*** Supplied records ***
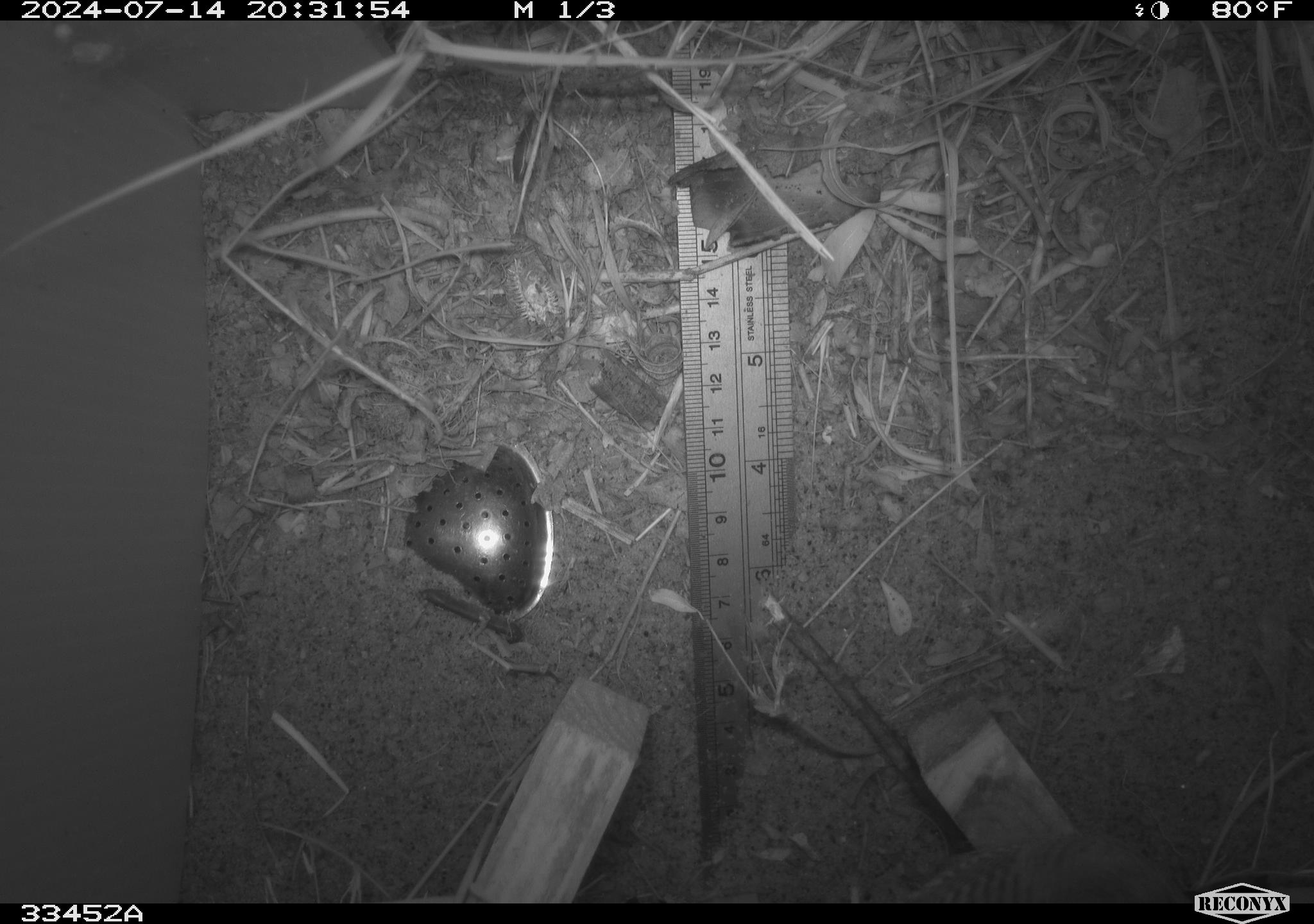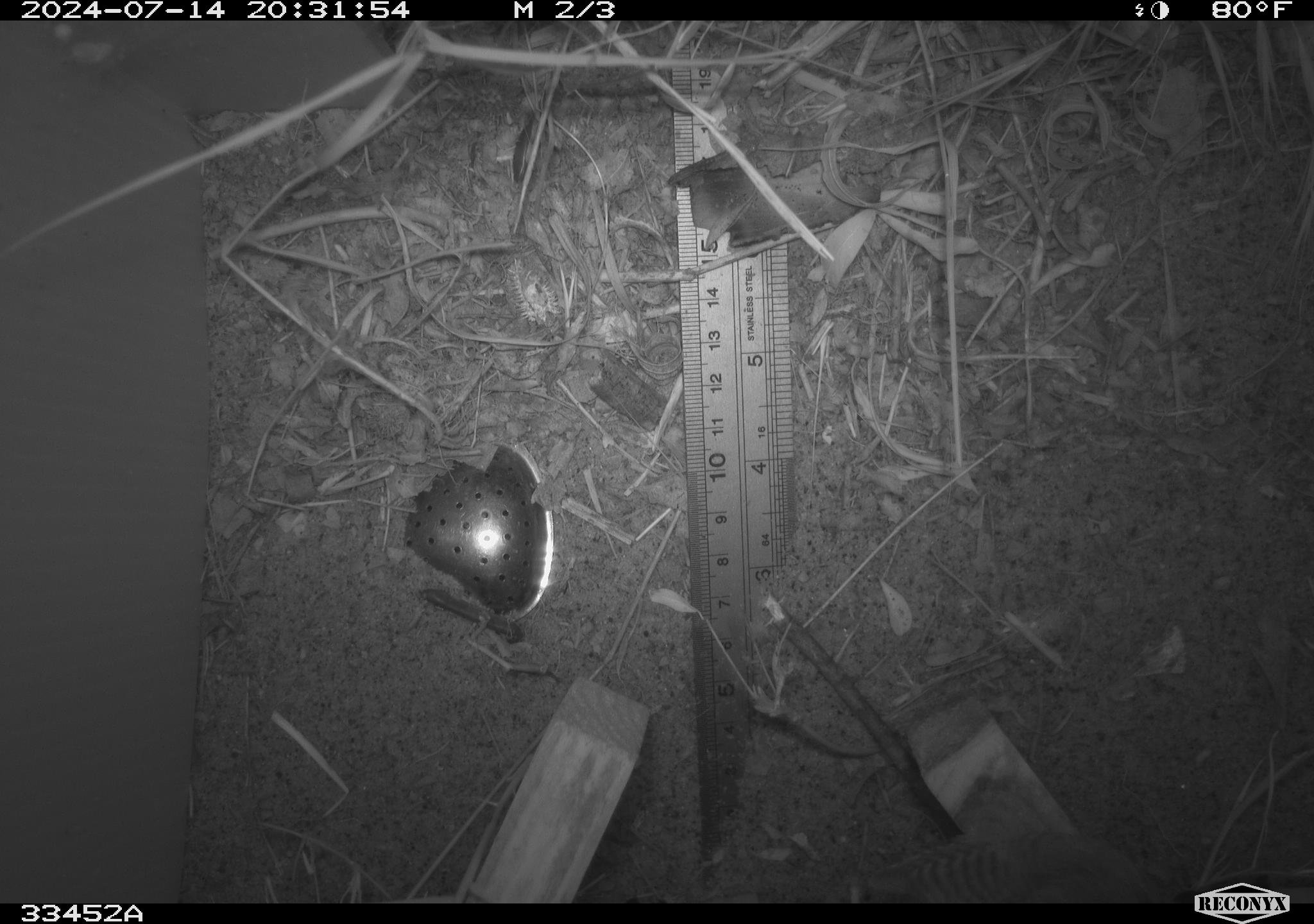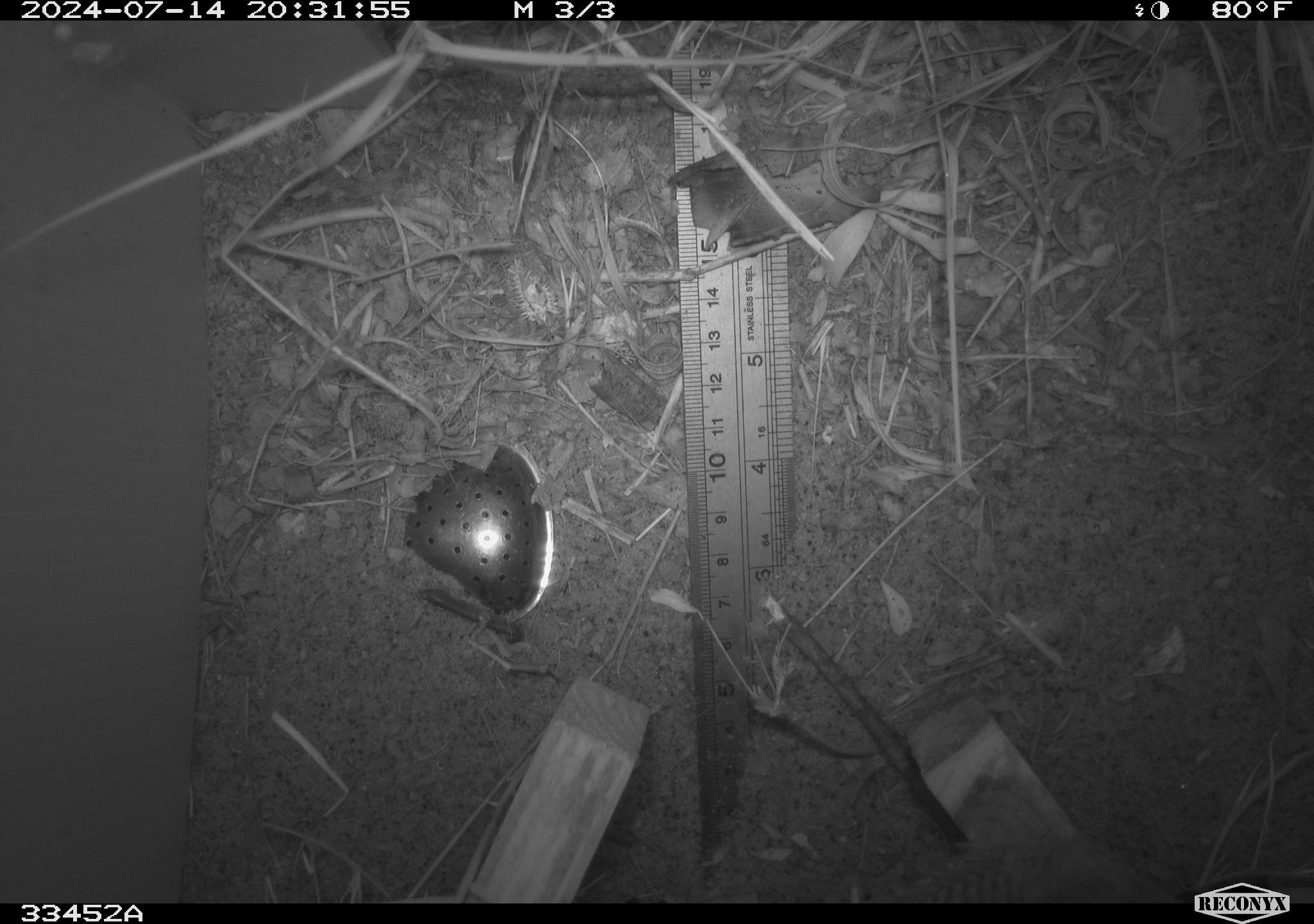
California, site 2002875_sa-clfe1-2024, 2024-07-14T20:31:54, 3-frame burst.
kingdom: Animalia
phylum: Chordata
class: Aves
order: Passeriformes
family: Troglodytidae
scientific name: Troglodytidae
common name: wren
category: troglodytidae family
Troglodytidae family (wren) (Troglodytidae).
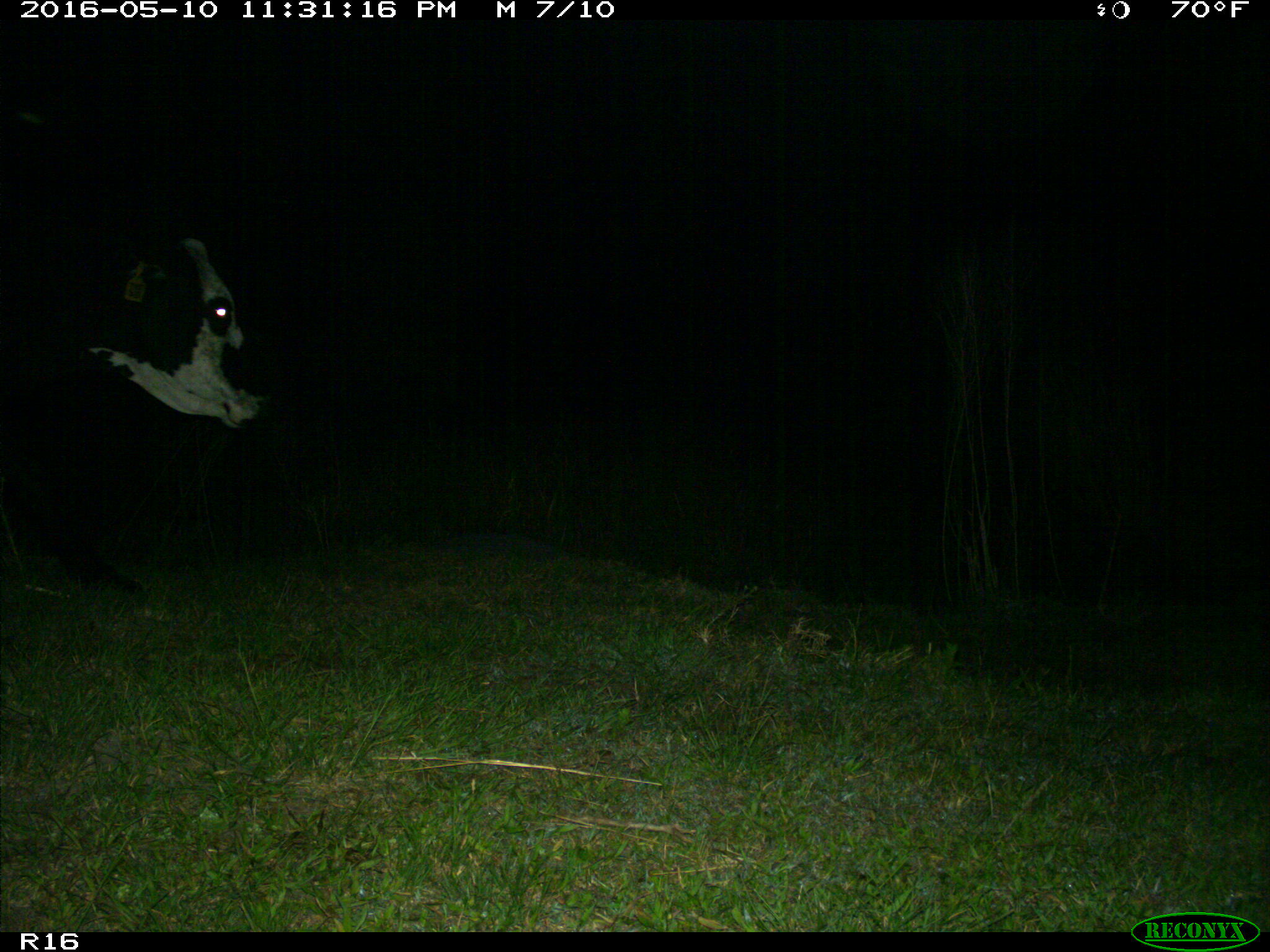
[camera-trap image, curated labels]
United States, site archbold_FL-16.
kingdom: Animalia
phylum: Chordata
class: Mammalia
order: Artiodactyla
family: Bovidae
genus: Bos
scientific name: Bos taurus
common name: domestic cow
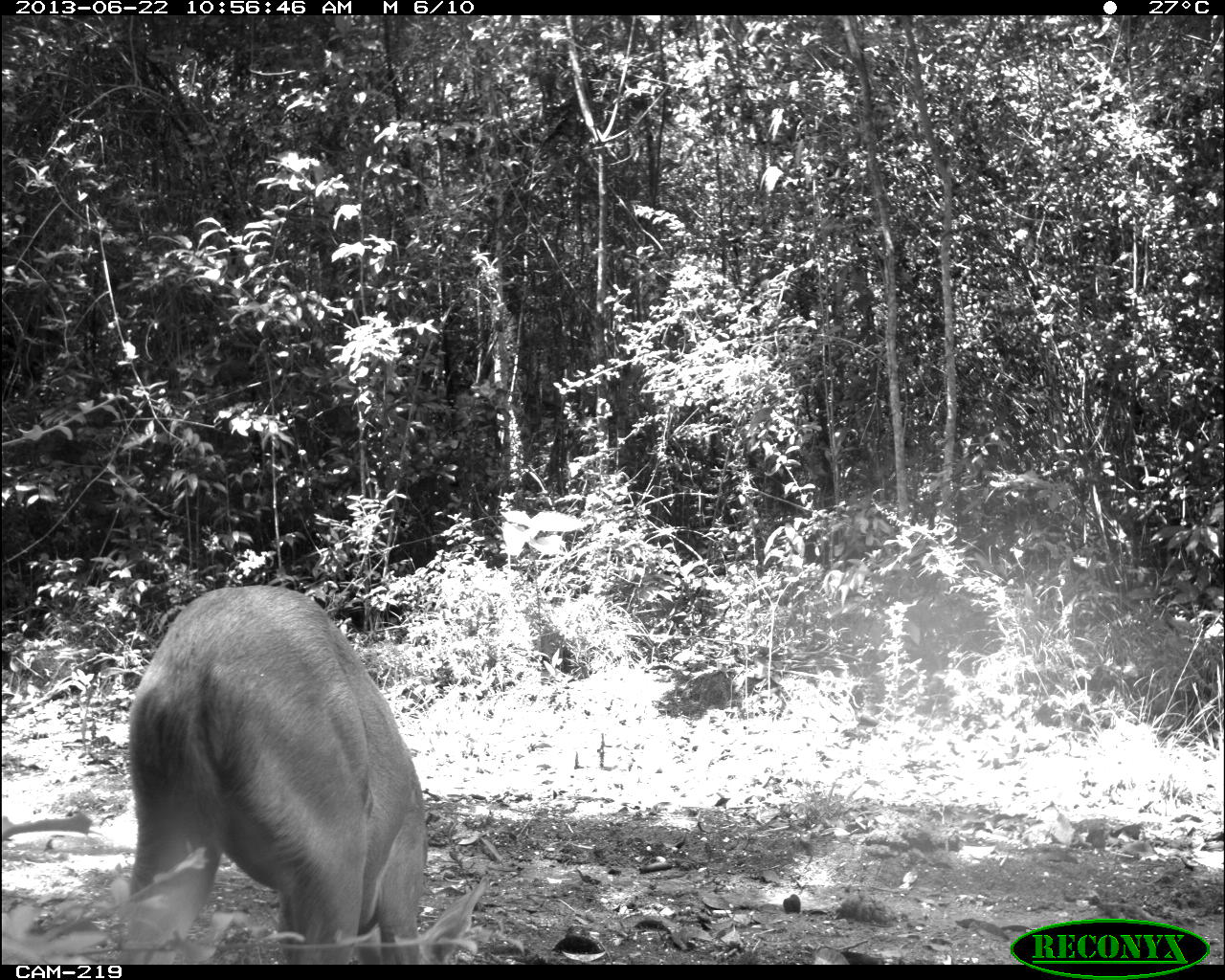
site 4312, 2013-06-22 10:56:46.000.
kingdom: Animalia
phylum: Chordata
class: Mammalia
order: Artiodactyla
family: Cervidae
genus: Mazama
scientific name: Mazama temama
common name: central american red brocket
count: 1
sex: female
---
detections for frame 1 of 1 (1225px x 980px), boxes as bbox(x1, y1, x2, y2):
mazama temama: bbox(117, 580, 489, 965)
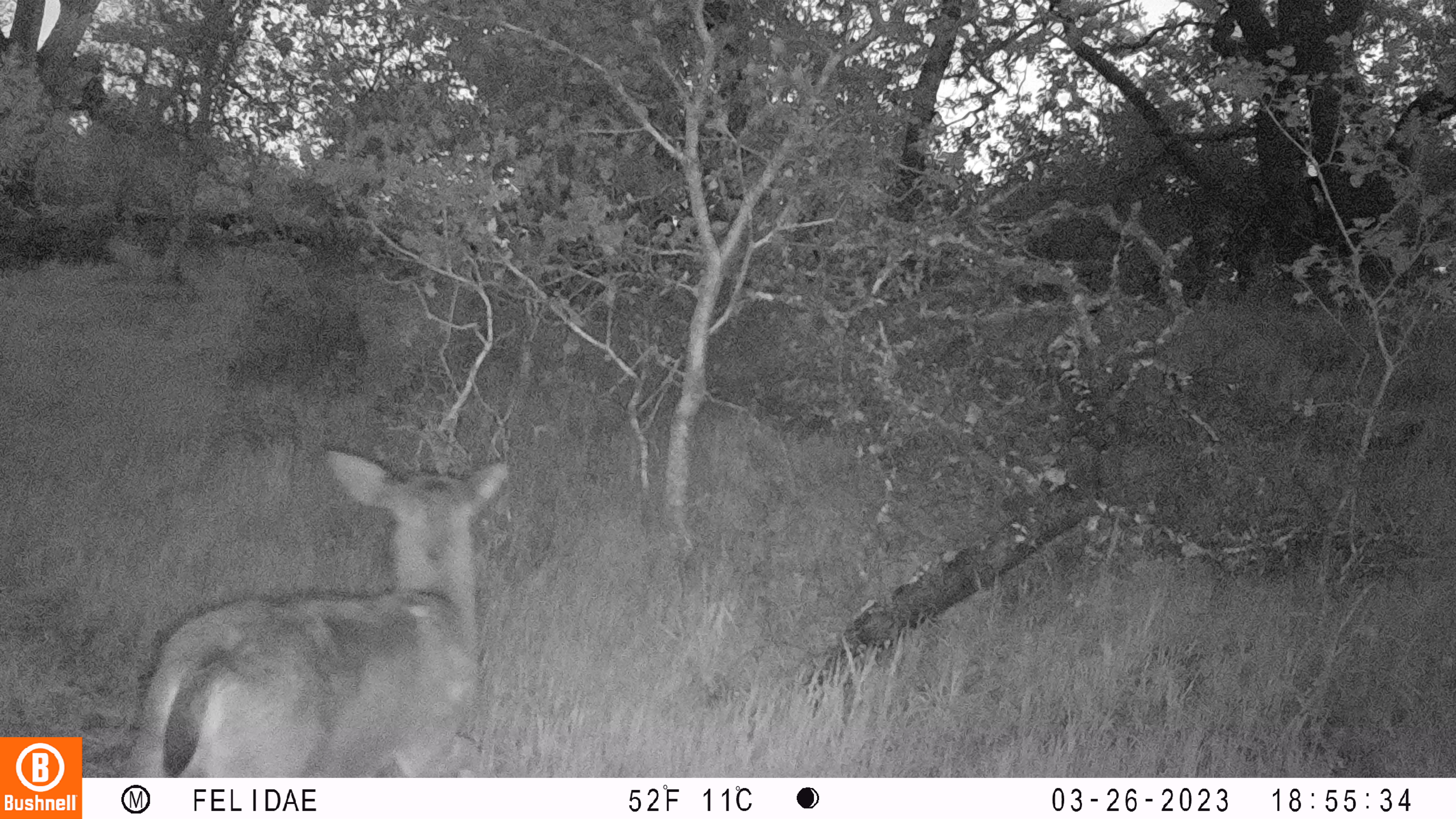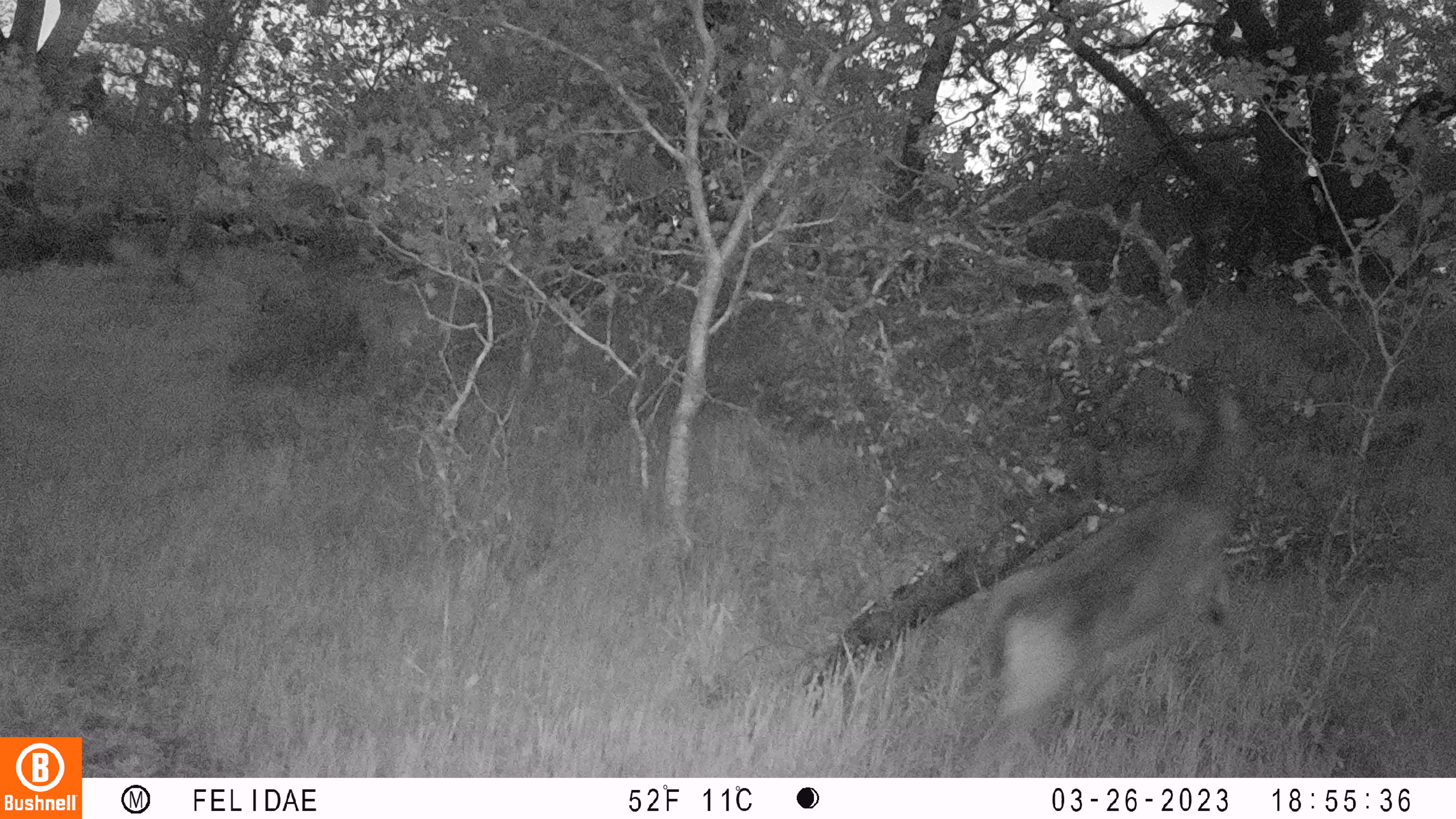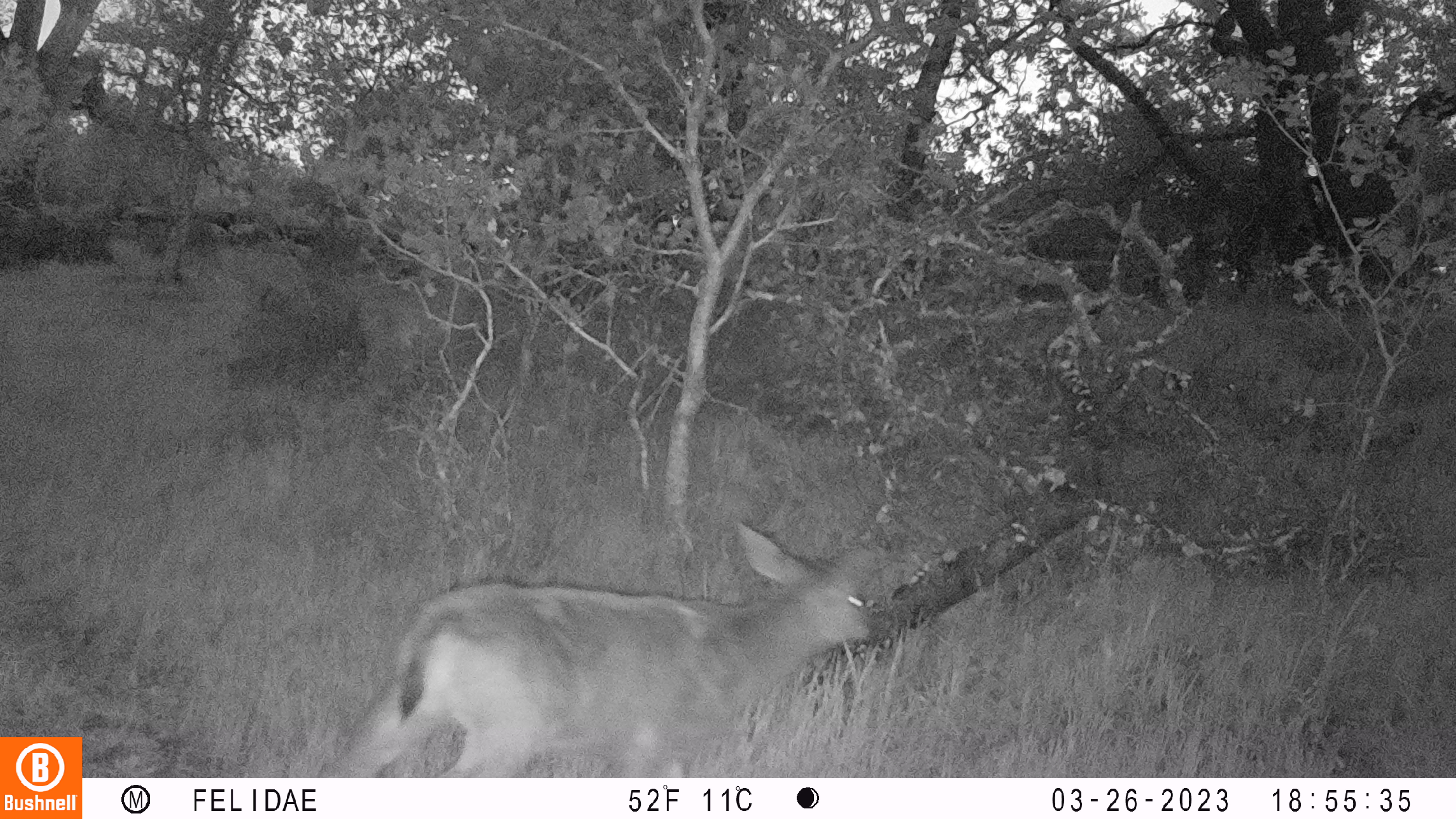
*** End of Supplied records ***
### Task objective:
Copy out every line from the records that has the word "scientific".

### Answer for the task:
scientific name: Troglodytidae
scientific name: Bos taurus
scientific name: Mazama temama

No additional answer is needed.